Es difícil olvidar la reacción del caddie de Tiger, Steve Williams, cuando segundos antes de que el jugador golpeara su bola desde un búnker, el clic de una cámara rompió el silencio, causando la consecuente distracción del californiano y un mal golpe. El neozelandés fue hacia el irresponsable propietario —quien al parecer no estaba registrado como fotógrafo en el torneo y, por tanto, no debía estar donde estaba— y, en forma violenta, le arrebató el aparato fotográfico y lo aventó a un lago. Se dice que el costo de la máquina y el lente ascendía aproximadamente a siete mil dólares. Tiger se comprometió a correr con los gastos de reposición y jamás reprendió a su caddie o reprobó su actitud públicamente.
Uno de los más graves problemas que se ven hoy en las galerías, es la pérdida del respeto a los reglamentos que rigen la conducta del público en estas competencias, empezando con la omisión de su lectura, siguiendo con el código de vestimenta y sumando a lo anterior las ingestas alcohólicas que, desafortunadamente, no tienen límite, pues su venta suele representar la forma en la que algunos patrocinadores recuperan sus cuantiosas inversiones para estar presentes en estos campeonatos.
Ni siquiera en sus mejores años, Tiger pudo aislarse completamente del público que siempre abarrotó las orillas de los fairways en los que jugó. Son memorables algunas de sus reacciones violentas en contra de algún aficionado idiota que se quiso pasar de vivo, solicitándole a la policía que lo retiraran del campo.

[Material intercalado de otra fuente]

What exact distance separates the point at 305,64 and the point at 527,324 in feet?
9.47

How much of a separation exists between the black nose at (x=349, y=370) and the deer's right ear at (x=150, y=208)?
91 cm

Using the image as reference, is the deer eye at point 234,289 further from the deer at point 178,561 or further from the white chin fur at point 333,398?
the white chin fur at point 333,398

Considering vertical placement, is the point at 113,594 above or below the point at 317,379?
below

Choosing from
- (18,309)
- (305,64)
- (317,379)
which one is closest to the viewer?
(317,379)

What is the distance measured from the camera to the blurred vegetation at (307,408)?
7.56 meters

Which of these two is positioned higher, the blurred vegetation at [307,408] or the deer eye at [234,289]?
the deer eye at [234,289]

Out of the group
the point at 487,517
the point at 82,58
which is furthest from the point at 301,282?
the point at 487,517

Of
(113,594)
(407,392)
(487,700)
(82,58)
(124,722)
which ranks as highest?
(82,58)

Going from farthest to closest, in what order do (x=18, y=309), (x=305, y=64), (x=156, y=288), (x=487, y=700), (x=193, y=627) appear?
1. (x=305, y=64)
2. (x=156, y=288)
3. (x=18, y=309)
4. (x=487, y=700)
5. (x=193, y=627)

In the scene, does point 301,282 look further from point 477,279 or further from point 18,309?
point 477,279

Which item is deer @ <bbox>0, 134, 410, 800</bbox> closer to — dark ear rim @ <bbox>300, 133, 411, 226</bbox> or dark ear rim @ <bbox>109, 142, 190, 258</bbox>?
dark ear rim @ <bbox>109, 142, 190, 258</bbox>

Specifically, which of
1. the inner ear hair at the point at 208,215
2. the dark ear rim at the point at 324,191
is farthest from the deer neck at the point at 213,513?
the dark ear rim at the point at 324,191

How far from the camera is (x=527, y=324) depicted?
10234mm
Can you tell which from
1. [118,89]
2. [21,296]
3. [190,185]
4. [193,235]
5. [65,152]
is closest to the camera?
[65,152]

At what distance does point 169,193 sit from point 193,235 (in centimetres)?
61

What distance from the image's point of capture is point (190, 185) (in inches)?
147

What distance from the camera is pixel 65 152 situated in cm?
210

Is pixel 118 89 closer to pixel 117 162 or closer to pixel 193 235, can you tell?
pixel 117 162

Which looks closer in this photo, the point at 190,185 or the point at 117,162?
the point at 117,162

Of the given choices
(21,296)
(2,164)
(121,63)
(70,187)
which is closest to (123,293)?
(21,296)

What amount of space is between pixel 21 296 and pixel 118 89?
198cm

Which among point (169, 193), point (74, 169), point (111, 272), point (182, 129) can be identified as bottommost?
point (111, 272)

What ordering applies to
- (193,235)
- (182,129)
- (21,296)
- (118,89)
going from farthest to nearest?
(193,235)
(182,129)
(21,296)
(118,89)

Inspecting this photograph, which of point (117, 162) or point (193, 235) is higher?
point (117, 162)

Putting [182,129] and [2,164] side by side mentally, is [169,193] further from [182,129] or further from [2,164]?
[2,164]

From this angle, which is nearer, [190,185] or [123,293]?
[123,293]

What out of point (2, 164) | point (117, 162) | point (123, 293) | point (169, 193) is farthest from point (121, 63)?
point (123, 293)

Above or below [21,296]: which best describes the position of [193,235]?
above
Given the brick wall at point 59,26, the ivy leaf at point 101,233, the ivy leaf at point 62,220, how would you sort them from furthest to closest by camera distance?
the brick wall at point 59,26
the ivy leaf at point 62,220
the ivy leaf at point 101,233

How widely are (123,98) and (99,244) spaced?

Ninguno de sus compañeros de profesión lo ha culpado por su actitud y el propio Tour debió redoblar sus esfuerzos para controlar a estas hordas.
Pero Tiger se mantiene como el jugador que todos queremos ver. Aún ahora, cuando su juego dista muchísimo de aquel que lo convirtió en el referente mundial de este deporte, sigue siendo por mucho el golfista más popular del mundo y el seleccionado como favorito a seguir de un enorme porcentaje de los aficionados que asisten a un torneo.
Solo una pregunta hipotética a modo de prueba: si Tiger asistiera al WGC-México Championship —jugando con dos ilustres desconocidos— y en otro grupo estuvieran Dustin Johnson, Jon Rahm y Jordan Spieth, ¿a quiénes verían ustedes si solo tuvieran boleto para un día de la competencia y no pudieran cambiar de grupo? Efectivamente. Yo también me iría con Tiger (por si alguien tiene curiosidad, Tiger no tiene posibilidades de venir al Club de Golf Chapultepec este año).
Ante lo ya escrito en estas líneas, no les faltará razón a ustedes, queridos lectores, si piensan que, si Tiger Woods pudo ganar tantos torneos a pesar de la presión de las galerías, no tendría por qué ser diferente ahora. Sin embargo, hay una característica en el jugador de entonces, que el de ahora está a años luz de recuperar: la confianza. Aquel Tiger se sobreponía a todo y a todos y su sola presencia era un déficit en sus contrincantes. El de ahora, desafortunadamente, no asusta a nadie, sino al contrario, motiva a los demás a jugar mejor.
Me encantaría que Woods diera razones de sobra para mantener por siempre a esas enormes galerías, porque ello significaría que habría podido volver al golf que lo convirtió en el deportista más popular del mundo.
Sigo pensando que aún tiene mucho que dar y que el golf lo sigue necesitando.